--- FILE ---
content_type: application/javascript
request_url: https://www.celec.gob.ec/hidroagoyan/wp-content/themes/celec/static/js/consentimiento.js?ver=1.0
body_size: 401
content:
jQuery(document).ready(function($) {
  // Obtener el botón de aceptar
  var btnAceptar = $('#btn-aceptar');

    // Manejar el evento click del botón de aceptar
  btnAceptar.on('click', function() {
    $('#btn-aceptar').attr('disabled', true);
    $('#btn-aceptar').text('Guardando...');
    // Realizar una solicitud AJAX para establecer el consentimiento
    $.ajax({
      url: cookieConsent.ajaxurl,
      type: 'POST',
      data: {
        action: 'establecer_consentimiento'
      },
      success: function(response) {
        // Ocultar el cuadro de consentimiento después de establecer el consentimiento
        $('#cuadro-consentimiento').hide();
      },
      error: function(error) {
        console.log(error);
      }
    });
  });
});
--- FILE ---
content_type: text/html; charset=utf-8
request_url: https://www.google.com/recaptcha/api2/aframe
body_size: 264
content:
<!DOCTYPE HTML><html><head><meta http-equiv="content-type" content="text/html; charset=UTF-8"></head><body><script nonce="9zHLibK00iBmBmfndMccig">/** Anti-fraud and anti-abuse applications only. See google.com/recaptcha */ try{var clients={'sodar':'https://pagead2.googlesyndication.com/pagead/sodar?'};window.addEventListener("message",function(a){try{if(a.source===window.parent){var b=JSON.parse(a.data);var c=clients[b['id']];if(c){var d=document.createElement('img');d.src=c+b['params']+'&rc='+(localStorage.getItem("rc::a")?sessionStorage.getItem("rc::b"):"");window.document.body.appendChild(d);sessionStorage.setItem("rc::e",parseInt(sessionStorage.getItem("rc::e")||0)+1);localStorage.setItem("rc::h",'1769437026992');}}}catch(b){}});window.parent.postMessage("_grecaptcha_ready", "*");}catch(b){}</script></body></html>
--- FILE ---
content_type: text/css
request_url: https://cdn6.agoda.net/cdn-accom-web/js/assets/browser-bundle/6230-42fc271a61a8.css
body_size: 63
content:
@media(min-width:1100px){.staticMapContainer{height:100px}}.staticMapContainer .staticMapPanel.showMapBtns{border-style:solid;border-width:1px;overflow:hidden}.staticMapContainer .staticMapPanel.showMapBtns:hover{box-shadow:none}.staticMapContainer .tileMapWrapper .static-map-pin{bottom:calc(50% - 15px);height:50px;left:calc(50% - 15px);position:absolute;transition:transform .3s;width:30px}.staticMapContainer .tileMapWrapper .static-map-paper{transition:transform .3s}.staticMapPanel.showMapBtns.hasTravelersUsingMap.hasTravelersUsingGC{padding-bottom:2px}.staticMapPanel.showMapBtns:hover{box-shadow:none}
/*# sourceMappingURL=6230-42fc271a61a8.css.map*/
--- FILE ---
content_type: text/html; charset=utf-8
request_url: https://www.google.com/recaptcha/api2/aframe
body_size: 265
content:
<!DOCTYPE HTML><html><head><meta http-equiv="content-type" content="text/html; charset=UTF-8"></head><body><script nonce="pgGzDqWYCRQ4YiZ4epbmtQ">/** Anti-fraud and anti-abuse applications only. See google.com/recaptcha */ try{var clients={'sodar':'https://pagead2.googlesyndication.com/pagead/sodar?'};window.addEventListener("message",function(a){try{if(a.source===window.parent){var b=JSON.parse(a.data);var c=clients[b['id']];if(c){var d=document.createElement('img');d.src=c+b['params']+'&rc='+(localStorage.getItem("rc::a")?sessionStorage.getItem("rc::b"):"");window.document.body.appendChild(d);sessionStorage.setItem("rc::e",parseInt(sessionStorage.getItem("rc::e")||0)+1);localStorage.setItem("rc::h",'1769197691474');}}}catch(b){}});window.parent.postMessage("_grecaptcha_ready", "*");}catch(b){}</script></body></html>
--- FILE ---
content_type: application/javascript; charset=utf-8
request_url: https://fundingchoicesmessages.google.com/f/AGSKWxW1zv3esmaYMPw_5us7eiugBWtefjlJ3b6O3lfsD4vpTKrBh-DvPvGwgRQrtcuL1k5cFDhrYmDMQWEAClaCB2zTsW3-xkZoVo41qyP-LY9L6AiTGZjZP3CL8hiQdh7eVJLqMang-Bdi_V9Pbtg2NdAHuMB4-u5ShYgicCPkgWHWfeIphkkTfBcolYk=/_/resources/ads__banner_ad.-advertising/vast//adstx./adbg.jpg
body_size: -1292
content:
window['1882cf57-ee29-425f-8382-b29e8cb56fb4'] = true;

────

**Exercise prompt:** Return the lines above exactly, keeping every word.

**Task answer:**
--- FILE ---
content_type: application/javascript
request_url: https://www.celec.gob.ec/hidroagoyan/wp-content/themes/celec/static/js/consentimiento.js?ver=1.0
body_size: 401
content:
jQuery(document).ready(function($) {
  // Obtener el botón de aceptar
  var btnAceptar = $('#btn-aceptar');

    // Manejar el evento click del botón de aceptar
  btnAceptar.on('click', function() {
    $('#btn-aceptar').attr('disabled', true);
    $('#btn-aceptar').text('Guardando...');
    // Realizar una solicitud AJAX para establecer el consentimiento
    $.ajax({
      url: cookieConsent.ajaxurl,
      type: 'POST',
      data: {
        action: 'establecer_consentimiento'
      },
      success: function(response) {
        // Ocultar el cuadro de consentimiento después de establecer el consentimiento
        $('#cuadro-consentimiento').hide();
      },
      error: function(error) {
        console.log(error);
      }
    });
  });
});
--- FILE ---
content_type: text/html; charset=utf-8
request_url: https://www.google.com/recaptcha/api2/aframe
body_size: 264
content:
<!DOCTYPE HTML><html><head><meta http-equiv="content-type" content="text/html; charset=UTF-8"></head><body><script nonce="9zHLibK00iBmBmfndMccig">/** Anti-fraud and anti-abuse applications only. See google.com/recaptcha */ try{var clients={'sodar':'https://pagead2.googlesyndication.com/pagead/sodar?'};window.addEventListener("message",function(a){try{if(a.source===window.parent){var b=JSON.parse(a.data);var c=clients[b['id']];if(c){var d=document.createElement('img');d.src=c+b['params']+'&rc='+(localStorage.getItem("rc::a")?sessionStorage.getItem("rc::b"):"");window.document.body.appendChild(d);sessionStorage.setItem("rc::e",parseInt(sessionStorage.getItem("rc::e")||0)+1);localStorage.setItem("rc::h",'1769437026992');}}}catch(b){}});window.parent.postMessage("_grecaptcha_ready", "*");}catch(b){}</script></body></html>
--- FILE ---
content_type: text/css
request_url: https://cdn6.agoda.net/cdn-accom-web/js/assets/browser-bundle/6230-42fc271a61a8.css
body_size: 63
content:
@media(min-width:1100px){.staticMapContainer{height:100px}}.staticMapContainer .staticMapPanel.showMapBtns{border-style:solid;border-width:1px;overflow:hidden}.staticMapContainer .staticMapPanel.showMapBtns:hover{box-shadow:none}.staticMapContainer .tileMapWrapper .static-map-pin{bottom:calc(50% - 15px);height:50px;left:calc(50% - 15px);position:absolute;transition:transform .3s;width:30px}.staticMapContainer .tileMapWrapper .static-map-paper{transition:transform .3s}.staticMapPanel.showMapBtns.hasTravelersUsingMap.hasTravelersUsingGC{padding-bottom:2px}.staticMapPanel.showMapBtns:hover{box-shadow:none}
/*# sourceMappingURL=6230-42fc271a61a8.css.map*/
--- FILE ---
content_type: text/html; charset=utf-8
request_url: https://www.google.com/recaptcha/api2/aframe
body_size: 265
content:
<!DOCTYPE HTML><html><head><meta http-equiv="content-type" content="text/html; charset=UTF-8"></head><body><script nonce="pgGzDqWYCRQ4YiZ4epbmtQ">/** Anti-fraud and anti-abuse applications only. See google.com/recaptcha */ try{var clients={'sodar':'https://pagead2.googlesyndication.com/pagead/sodar?'};window.addEventListener("message",function(a){try{if(a.source===window.parent){var b=JSON.parse(a.data);var c=clients[b['id']];if(c){var d=document.createElement('img');d.src=c+b['params']+'&rc='+(localStorage.getItem("rc::a")?sessionStorage.getItem("rc::b"):"");window.document.body.appendChild(d);sessionStorage.setItem("rc::e",parseInt(sessionStorage.getItem("rc::e")||0)+1);localStorage.setItem("rc::h",'1769197691474');}}}catch(b){}});window.parent.postMessage("_grecaptcha_ready", "*");}catch(b){}</script></body></html>
--- FILE ---
content_type: application/javascript; charset=utf-8
request_url: https://fundingchoicesmessages.google.com/f/AGSKWxW1zv3esmaYMPw_5us7eiugBWtefjlJ3b6O3lfsD4vpTKrBh-DvPvGwgRQrtcuL1k5cFDhrYmDMQWEAClaCB2zTsW3-xkZoVo41qyP-LY9L6AiTGZjZP3CL8hiQdh7eVJLqMang-Bdi_V9Pbtg2NdAHuMB4-u5ShYgicCPkgWHWfeIphkkTfBcolYk=/_/resources/ads__banner_ad.-advertising/vast//adstx./adbg.jpg
body_size: -1292
content:
window['1882cf57-ee29-425f-8382-b29e8cb56fb4'] = true;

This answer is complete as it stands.